Читать книгу Кострома. Городские прогулки - Алексей Митрофанов - Страница 2
ОглавлениеКострома в русской поэзии – явление странное, непостижимое и, я бы сказал, беспокойное.
«А ну-ка, дай жизни, Калуга, ходи веселей, Кострома».
Куда ходи? Зачем ходи? И вообще, что это значит – веселей ходи? В смысле, быстрее, эффективнее, производительнее, да?
«Ах, Самара, сестра моя, Кострома мон амур».
Ага, мон амур. Же не манж па сис жур. Костроме язык французский – как борщу повидло.
«Здорово, Кострома! – Здоровенько!»
Ну, здесь все более-менее понятно.
«А ребята с лукошками, с мышами и кошками шли навстречу ему – в Кострому».
Да, и Ленинград каким-то боком. «Глупый-глупый Кондрат, он один и шагал в Ленинград».
Почему-то Кострома упорно выступает в паре с чем-нибудь еще. Калуга, Самара, Ленинград.
* * *
В действительности, Кострома – гораздо больше, чем все эти припевки, вместе взятые. Один из интереснейших, красивейших и, можно сказать, величайших городов России. Именно сюда, в Ипатьевский монастырь явилось в 1613 году российское боярство – уговаривать юного Михаила Романова оседлать царский трон. Долго тот не соглашался – плакал и отнекивался, отнекивался и плакал. Несколько дней отнекивался и плакал. Но потом все таки согласился.
С тех пор считается, что именно Кострома – родина Дома Романовых.
А еще раньше в Костромских лесах совершил свой подвиг патриот Иван Сусанин. Он завел в болото войско польских интервентов и тем самым погубил его, не пожалев своей собственной жизни.
________________
ЦЕЛЬ ЗАДАНИЯ: Объясните в одном–трёх предложениях, почему, согласно статье о Костроме, этот город считают родиной Дома Романовых.

ИСХОДНЫЕ ДАННЫЕ:
________________
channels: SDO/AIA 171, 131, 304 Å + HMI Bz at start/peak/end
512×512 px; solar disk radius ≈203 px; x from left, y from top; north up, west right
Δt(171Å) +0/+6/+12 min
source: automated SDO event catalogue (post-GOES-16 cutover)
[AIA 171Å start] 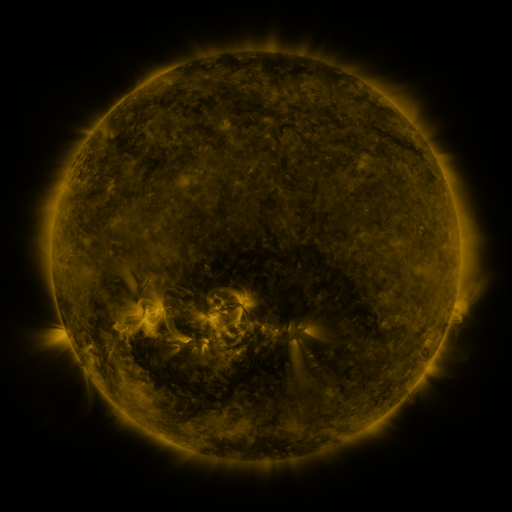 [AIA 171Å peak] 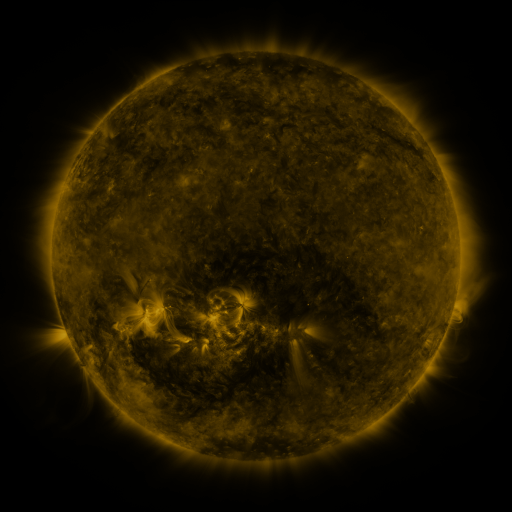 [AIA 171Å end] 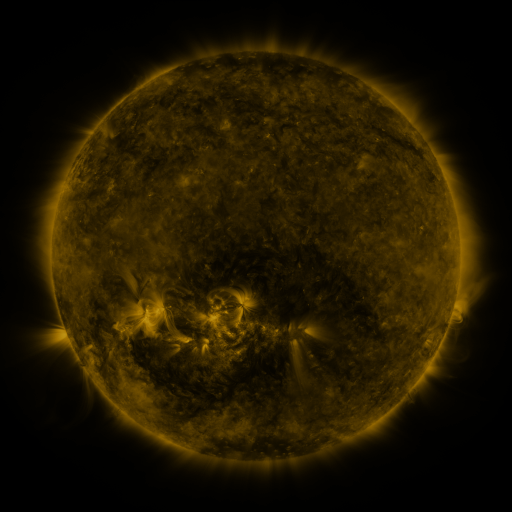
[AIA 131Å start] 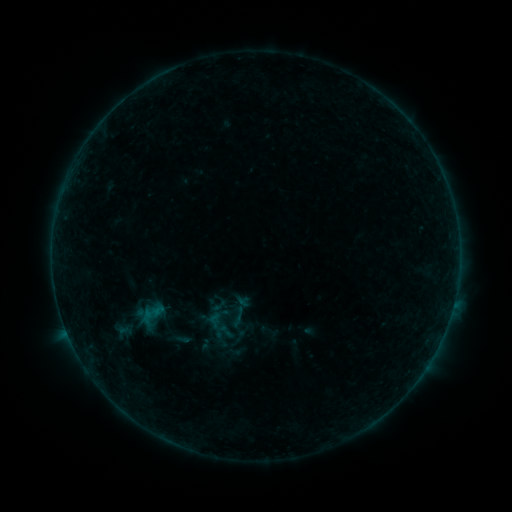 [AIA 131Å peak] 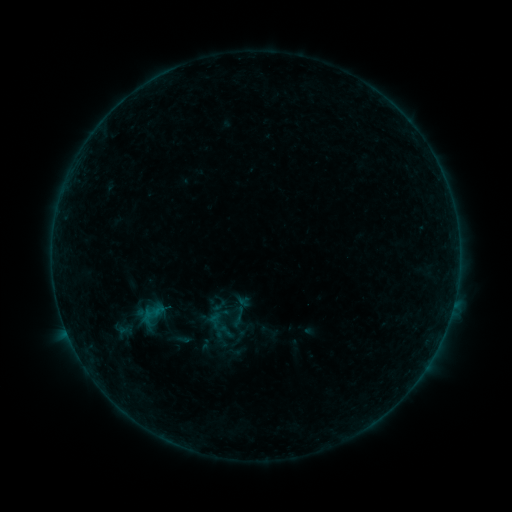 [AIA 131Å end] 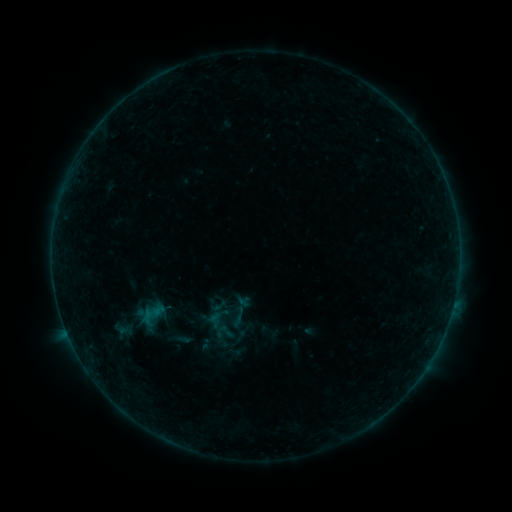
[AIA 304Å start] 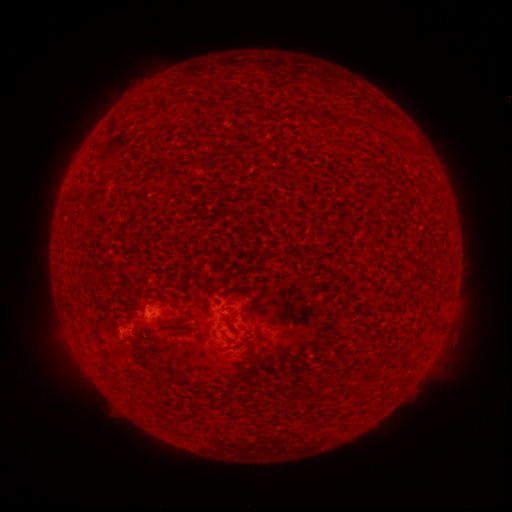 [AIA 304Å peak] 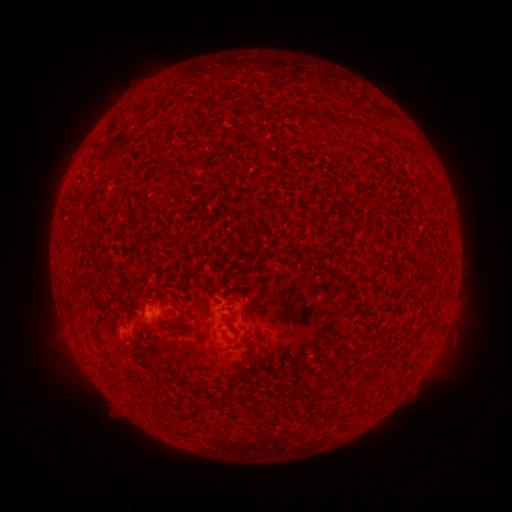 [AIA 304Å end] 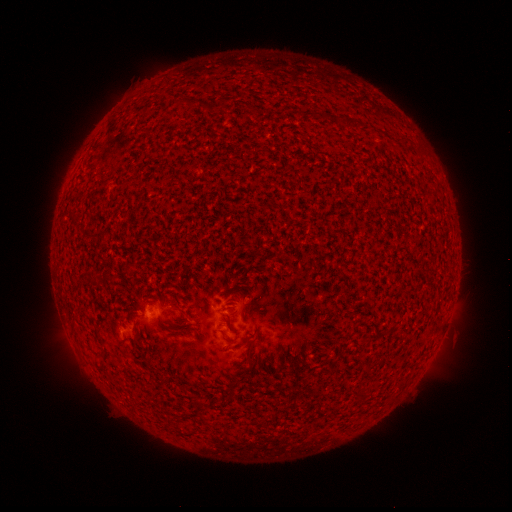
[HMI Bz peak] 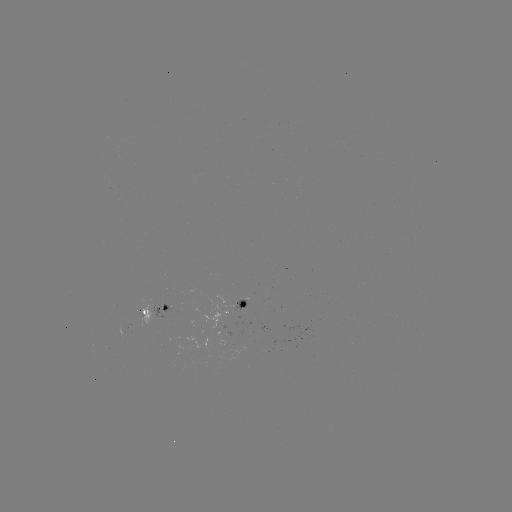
________________
ОТВЕТ К ЗАДАНИЮ: В 1613 году российское боярство явилось именно в Кострому, в Ипатьевский монастырь, чтобы уговорить юного Михаила Романова занять царский трон. Несколько дней он отнекивался и плакал, но всё-таки согласился. С тех пор Кострома считается родиной Дома Романовых.